The petition is delivered to Downing Street on Thursday
The petition is delivered to Downing Street on Thursday

KEN LIVINGSTONE is backing the fight for a judicial review of the Government’s decision to allow a controversial incinerator to be built.

The support from the Mayor of London to the legal challenge by Bexley Council came as campaigners and the local MP stepped up their fight by delivering a 5,000-strong petition to Downing Street on Thursday.

Energy Minister Malcolm Wicks gave the go ahead for the £200million energy-to-waste plant in Norman Road, Belvedere, last month, to the outrage of local residents and politicians.

Erith and Thamesmead MP John Austin (Lab) had written to the Mayor at the end of last month seeking his support in the legal challenge.

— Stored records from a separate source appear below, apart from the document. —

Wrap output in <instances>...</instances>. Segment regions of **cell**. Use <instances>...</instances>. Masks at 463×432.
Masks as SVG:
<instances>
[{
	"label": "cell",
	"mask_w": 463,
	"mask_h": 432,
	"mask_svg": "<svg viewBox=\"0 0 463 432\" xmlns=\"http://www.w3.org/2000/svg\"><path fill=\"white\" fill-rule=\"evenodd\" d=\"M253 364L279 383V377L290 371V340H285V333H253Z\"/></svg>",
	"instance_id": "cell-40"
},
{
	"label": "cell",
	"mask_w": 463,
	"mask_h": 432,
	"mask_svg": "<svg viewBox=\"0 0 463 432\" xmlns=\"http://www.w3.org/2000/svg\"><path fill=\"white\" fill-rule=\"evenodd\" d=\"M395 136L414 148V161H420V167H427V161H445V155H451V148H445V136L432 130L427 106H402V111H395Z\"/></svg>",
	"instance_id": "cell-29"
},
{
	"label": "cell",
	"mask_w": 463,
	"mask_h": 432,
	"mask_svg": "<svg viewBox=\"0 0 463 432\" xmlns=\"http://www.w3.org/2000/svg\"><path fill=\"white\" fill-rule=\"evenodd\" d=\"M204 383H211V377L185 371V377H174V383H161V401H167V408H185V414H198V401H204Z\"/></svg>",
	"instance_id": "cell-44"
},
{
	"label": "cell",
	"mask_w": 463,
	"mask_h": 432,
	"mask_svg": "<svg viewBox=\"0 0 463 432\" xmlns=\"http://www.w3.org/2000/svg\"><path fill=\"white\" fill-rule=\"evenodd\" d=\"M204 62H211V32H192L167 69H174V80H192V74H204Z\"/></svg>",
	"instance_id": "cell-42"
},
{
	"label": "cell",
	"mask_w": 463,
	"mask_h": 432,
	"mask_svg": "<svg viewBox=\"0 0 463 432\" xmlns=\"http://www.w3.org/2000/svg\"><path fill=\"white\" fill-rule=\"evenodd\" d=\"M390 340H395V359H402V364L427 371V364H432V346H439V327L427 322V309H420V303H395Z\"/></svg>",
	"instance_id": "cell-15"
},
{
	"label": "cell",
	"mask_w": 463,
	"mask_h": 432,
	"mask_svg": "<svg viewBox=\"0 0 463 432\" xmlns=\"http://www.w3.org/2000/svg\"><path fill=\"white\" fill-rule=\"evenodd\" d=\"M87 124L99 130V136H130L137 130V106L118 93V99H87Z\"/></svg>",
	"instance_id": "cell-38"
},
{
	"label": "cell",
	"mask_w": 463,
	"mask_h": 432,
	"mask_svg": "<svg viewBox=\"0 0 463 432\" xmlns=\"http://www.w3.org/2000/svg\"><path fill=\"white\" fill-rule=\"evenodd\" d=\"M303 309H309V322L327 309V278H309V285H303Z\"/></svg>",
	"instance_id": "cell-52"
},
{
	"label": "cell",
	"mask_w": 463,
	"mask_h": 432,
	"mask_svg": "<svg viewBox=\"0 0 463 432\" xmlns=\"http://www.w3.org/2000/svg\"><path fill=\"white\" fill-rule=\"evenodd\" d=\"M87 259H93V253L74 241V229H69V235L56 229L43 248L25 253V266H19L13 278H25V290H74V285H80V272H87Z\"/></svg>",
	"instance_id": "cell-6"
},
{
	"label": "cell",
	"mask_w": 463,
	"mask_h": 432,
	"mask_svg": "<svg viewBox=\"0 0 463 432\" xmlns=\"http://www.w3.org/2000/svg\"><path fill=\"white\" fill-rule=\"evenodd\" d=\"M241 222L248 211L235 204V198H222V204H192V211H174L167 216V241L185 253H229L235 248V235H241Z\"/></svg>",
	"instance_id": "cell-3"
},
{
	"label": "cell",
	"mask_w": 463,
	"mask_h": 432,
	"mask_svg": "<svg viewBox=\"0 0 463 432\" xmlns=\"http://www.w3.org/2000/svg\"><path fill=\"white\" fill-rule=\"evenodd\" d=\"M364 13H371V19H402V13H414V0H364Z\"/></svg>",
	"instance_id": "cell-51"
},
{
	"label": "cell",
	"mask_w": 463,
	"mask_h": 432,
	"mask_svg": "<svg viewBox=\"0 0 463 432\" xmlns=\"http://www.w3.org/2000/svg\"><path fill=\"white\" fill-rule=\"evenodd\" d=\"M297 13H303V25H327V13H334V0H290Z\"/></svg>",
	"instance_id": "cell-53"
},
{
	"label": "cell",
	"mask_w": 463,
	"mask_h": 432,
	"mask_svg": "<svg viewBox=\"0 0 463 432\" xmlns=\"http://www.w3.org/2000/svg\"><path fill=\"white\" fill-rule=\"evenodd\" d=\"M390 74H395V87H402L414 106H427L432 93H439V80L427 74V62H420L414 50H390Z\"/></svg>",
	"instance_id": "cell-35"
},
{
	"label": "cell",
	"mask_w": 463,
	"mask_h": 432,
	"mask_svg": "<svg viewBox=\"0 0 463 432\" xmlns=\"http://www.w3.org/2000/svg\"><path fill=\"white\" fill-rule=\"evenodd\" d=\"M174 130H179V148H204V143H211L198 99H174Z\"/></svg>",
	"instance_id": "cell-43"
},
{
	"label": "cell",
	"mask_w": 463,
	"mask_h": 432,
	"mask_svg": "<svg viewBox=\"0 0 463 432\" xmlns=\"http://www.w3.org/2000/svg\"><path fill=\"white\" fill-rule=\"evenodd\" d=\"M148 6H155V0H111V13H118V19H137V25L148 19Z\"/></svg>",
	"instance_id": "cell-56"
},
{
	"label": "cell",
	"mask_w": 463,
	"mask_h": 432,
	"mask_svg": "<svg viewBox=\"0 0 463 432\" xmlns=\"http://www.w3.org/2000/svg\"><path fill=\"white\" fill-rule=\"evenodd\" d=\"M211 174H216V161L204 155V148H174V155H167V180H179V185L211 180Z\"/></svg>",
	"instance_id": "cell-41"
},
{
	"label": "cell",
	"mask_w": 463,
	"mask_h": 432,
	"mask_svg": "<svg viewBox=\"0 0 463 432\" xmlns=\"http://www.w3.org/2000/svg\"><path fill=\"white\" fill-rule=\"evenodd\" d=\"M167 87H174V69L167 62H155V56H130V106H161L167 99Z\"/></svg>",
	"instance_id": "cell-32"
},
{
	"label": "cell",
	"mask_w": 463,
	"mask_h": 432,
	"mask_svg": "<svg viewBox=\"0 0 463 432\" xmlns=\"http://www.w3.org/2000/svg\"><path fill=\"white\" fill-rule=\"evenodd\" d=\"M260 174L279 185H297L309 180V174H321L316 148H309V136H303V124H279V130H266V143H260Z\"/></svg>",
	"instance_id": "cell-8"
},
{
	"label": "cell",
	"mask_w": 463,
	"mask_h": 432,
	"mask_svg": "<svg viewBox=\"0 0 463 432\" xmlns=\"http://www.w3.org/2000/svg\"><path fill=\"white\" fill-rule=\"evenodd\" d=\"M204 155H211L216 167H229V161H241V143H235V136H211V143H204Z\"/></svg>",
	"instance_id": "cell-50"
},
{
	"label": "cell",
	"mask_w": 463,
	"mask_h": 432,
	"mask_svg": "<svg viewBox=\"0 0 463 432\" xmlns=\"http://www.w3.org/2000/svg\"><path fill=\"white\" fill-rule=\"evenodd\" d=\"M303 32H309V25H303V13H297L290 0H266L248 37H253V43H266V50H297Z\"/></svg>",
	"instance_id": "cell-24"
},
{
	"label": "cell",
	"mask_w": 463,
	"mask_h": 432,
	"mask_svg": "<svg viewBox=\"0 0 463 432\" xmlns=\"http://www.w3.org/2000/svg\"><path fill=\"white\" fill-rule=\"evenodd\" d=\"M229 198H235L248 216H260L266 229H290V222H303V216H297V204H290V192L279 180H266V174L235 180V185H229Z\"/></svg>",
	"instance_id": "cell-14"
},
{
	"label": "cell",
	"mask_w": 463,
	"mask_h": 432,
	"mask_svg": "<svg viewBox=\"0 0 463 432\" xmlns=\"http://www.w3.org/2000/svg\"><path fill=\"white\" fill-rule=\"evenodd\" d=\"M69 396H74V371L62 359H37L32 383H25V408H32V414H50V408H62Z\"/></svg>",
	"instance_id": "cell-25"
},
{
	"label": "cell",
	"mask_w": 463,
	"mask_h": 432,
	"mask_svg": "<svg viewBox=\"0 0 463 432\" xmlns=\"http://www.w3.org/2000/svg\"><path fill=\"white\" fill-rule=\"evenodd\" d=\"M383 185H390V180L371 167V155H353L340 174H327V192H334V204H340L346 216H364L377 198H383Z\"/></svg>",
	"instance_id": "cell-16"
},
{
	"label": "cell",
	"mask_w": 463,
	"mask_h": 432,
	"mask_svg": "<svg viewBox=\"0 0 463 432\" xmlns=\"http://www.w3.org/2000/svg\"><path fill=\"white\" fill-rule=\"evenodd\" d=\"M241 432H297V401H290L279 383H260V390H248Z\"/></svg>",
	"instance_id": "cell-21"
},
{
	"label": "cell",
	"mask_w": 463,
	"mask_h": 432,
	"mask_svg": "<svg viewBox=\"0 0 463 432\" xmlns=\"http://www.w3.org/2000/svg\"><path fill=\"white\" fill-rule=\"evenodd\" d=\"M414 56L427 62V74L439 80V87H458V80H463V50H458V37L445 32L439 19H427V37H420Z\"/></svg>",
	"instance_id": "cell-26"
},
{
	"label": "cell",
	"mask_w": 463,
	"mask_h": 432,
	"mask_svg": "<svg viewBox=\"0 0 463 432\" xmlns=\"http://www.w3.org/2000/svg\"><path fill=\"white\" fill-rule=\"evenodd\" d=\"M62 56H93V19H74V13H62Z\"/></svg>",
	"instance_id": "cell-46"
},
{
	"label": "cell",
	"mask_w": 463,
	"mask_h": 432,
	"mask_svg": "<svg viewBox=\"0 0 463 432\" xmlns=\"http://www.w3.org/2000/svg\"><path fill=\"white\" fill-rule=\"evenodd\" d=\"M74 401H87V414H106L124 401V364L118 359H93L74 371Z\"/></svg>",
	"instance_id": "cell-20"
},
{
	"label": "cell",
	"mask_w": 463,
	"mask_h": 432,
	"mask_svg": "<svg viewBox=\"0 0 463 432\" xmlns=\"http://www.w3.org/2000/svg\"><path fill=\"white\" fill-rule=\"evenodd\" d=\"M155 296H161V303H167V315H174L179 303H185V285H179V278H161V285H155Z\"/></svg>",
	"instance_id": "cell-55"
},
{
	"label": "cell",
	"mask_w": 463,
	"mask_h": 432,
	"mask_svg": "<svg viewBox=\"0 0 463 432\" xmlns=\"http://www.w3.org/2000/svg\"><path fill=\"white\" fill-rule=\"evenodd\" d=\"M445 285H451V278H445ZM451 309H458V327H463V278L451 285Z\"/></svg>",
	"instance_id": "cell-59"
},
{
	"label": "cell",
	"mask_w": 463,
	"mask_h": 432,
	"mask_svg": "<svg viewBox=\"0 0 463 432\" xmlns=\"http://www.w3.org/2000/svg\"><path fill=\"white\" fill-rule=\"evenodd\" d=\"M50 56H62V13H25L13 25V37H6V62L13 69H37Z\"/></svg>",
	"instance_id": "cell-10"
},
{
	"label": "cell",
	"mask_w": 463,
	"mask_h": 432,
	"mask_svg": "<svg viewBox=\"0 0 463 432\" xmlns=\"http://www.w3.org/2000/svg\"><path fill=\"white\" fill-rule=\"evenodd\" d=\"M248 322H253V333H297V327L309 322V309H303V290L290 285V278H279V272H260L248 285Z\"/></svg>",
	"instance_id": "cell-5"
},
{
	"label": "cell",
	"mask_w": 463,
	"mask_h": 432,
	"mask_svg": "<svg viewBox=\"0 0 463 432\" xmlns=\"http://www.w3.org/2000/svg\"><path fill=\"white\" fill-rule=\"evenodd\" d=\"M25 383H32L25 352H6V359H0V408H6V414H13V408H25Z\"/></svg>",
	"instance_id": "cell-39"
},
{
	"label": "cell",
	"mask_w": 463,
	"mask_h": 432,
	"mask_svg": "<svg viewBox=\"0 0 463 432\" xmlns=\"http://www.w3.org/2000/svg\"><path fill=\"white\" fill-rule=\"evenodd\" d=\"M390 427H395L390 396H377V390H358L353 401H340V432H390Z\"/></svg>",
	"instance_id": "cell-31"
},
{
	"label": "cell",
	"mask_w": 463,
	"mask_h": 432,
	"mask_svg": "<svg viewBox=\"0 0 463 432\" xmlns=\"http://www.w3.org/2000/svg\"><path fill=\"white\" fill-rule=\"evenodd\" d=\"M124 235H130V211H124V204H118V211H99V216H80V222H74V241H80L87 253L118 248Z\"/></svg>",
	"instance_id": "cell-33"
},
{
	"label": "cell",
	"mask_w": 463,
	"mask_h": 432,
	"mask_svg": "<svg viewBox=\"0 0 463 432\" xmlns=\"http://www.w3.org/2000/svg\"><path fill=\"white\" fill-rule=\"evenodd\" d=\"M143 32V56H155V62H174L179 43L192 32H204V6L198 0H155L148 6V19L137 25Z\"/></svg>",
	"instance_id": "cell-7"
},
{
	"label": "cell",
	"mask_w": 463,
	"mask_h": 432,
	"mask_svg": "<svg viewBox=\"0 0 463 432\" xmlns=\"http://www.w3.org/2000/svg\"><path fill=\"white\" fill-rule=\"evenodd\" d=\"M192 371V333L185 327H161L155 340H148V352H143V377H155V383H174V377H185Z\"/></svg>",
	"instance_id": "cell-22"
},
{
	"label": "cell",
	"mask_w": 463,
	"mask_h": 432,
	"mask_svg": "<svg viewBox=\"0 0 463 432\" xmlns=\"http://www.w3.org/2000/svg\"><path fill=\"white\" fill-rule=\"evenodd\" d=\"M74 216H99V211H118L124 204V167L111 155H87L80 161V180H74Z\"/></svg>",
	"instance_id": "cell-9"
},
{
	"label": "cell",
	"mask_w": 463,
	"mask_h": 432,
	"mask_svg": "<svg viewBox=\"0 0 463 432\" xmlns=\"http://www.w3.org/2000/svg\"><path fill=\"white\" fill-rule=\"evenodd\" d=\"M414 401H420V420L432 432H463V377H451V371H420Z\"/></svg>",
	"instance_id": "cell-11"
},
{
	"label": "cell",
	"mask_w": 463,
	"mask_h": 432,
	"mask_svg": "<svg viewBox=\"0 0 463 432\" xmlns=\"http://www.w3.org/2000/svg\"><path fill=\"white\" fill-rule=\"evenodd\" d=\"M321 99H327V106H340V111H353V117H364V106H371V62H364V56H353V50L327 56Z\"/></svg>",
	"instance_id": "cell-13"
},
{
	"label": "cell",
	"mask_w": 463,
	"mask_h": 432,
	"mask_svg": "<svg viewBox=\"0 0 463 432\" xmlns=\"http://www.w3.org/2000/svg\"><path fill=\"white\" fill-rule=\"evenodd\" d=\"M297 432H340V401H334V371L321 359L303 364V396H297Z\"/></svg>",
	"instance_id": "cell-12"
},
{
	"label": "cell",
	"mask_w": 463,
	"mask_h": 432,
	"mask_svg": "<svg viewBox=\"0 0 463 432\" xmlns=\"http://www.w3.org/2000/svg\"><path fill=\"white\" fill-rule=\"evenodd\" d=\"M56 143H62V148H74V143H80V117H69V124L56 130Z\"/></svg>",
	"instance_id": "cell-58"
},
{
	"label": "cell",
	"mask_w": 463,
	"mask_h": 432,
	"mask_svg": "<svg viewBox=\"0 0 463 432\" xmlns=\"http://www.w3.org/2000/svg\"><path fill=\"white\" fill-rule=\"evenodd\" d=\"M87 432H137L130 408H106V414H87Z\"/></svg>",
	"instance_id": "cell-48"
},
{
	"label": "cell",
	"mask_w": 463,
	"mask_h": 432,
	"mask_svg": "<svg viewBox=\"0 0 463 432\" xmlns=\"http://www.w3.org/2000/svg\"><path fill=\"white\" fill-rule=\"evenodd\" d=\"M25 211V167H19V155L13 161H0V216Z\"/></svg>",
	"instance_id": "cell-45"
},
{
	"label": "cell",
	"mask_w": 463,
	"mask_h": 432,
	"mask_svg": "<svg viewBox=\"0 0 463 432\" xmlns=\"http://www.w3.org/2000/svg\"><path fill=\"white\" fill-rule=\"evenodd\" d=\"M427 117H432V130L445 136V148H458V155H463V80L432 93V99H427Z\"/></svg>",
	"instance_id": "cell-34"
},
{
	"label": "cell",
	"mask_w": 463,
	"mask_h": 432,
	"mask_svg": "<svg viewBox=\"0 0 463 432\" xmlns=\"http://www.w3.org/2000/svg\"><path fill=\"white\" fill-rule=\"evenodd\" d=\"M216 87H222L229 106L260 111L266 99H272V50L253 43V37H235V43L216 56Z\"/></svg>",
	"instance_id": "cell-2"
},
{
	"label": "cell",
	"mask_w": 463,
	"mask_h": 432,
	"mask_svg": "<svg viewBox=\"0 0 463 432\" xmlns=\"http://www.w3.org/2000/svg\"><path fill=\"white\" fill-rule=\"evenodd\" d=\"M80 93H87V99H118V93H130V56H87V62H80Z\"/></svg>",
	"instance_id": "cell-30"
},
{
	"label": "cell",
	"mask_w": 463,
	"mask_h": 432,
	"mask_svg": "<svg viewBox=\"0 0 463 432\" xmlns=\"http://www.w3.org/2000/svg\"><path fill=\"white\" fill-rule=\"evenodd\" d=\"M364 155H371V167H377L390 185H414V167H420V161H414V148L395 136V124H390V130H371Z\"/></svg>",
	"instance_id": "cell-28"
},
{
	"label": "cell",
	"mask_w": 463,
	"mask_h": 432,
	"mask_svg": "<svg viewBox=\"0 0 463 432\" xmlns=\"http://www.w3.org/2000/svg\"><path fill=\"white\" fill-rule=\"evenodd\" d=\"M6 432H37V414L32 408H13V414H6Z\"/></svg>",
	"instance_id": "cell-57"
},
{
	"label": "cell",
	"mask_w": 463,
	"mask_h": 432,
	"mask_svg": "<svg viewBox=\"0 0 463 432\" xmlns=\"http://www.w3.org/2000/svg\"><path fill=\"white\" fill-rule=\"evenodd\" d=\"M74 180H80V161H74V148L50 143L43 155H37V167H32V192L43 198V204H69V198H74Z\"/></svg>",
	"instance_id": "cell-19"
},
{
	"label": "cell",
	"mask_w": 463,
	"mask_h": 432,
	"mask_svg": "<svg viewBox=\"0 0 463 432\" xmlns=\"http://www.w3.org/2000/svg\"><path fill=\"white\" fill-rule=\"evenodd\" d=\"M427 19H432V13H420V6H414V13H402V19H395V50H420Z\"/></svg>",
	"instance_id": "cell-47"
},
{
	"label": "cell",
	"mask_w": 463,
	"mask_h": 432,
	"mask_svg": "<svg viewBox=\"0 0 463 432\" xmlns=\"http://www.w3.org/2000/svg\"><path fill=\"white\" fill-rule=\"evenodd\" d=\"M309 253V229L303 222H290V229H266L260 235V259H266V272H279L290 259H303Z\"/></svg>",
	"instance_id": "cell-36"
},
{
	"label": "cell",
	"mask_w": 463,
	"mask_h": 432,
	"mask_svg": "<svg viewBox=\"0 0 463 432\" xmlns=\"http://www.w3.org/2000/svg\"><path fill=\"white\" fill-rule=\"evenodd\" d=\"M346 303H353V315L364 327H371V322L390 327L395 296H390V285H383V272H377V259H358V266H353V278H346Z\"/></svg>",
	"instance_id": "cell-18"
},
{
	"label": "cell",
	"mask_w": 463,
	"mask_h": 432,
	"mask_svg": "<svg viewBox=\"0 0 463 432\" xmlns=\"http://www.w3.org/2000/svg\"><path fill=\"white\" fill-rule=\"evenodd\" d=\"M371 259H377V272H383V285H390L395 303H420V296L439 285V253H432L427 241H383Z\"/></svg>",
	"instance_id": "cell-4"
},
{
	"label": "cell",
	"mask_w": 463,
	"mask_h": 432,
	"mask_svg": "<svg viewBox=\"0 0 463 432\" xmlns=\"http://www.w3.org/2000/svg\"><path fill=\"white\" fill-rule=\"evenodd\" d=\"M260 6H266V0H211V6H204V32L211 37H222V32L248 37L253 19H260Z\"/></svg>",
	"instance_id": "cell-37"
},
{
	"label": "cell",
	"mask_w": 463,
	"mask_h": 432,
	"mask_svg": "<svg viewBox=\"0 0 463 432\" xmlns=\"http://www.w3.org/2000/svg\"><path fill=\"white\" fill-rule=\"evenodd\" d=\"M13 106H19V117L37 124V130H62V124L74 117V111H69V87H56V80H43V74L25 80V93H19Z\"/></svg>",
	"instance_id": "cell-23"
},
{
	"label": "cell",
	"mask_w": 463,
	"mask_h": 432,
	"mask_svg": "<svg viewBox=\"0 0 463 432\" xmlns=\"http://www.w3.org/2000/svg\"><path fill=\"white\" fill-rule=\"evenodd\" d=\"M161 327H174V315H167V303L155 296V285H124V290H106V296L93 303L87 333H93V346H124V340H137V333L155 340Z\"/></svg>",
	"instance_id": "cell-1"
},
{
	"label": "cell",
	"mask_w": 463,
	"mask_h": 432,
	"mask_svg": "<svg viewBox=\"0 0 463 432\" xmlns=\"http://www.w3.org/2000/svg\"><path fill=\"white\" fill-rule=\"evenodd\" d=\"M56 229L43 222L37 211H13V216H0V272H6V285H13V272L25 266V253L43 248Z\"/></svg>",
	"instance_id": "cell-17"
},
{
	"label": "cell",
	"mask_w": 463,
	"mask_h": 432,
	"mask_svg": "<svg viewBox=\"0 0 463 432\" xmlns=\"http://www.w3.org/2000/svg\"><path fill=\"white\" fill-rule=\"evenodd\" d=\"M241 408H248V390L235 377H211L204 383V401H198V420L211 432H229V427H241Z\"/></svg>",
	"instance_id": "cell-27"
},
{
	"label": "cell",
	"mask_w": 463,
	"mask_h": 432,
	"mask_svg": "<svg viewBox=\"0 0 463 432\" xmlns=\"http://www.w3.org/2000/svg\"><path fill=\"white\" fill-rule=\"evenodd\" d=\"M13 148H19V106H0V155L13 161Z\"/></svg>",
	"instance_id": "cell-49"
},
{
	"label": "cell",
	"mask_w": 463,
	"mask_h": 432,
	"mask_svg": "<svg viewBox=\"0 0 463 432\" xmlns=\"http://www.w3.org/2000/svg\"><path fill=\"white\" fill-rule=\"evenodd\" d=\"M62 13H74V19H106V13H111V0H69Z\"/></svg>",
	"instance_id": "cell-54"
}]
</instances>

Mr Livingstone said: "The decision to give the green light to an incinerator at Bexley undermines our battle against climate change and is not in the best interests of London as a whole.

"Unless the Government reviews its position, London will be surrounded by a ring of fire as boroughs opt only for burning over recycling and new energy from waste technologies."

Joining the campaigners in Westminster were Bexleyheath and Crayford MP David Evennett (Con), Belvedere ward councillor David Leaf (Con), representatives from BADAIR (Bexley And District Against Incineration Risks), the vice-chairman of the Belvedere Community Forum and the vice chairman of a waste minimising and recycling focus group.

Mr Evennett, who has also tabled an Early Day Motion in the House of Commons against the incinerator decision, said: "The consequences for residents across the borough will be considerable if the incinerator is constructed, and that is why I have opposed the incinerator since 1990.

"We have taken residents’ concerns to the prime minister and expressed the strong local opposition to this proposal on environmental and transport grounds."

Cllr Leaf added: "In the space of five weeks around 5,000 people have signed and registered their disgust at the Minister’s decision to allow the incinerator to be built.

"I would like to thank everyone who signed and will be writing to both the prime minister and the Department for Trade and Industry for their response. I would also like to thank everyone who helped collect signatures as they have done a tremendous job."

Processing an average of 585,000 tonnes of waste each year over a three-decade period, the plant proposed for the site on the River Thames could become Europe’s largest energy-from-waste incinerator.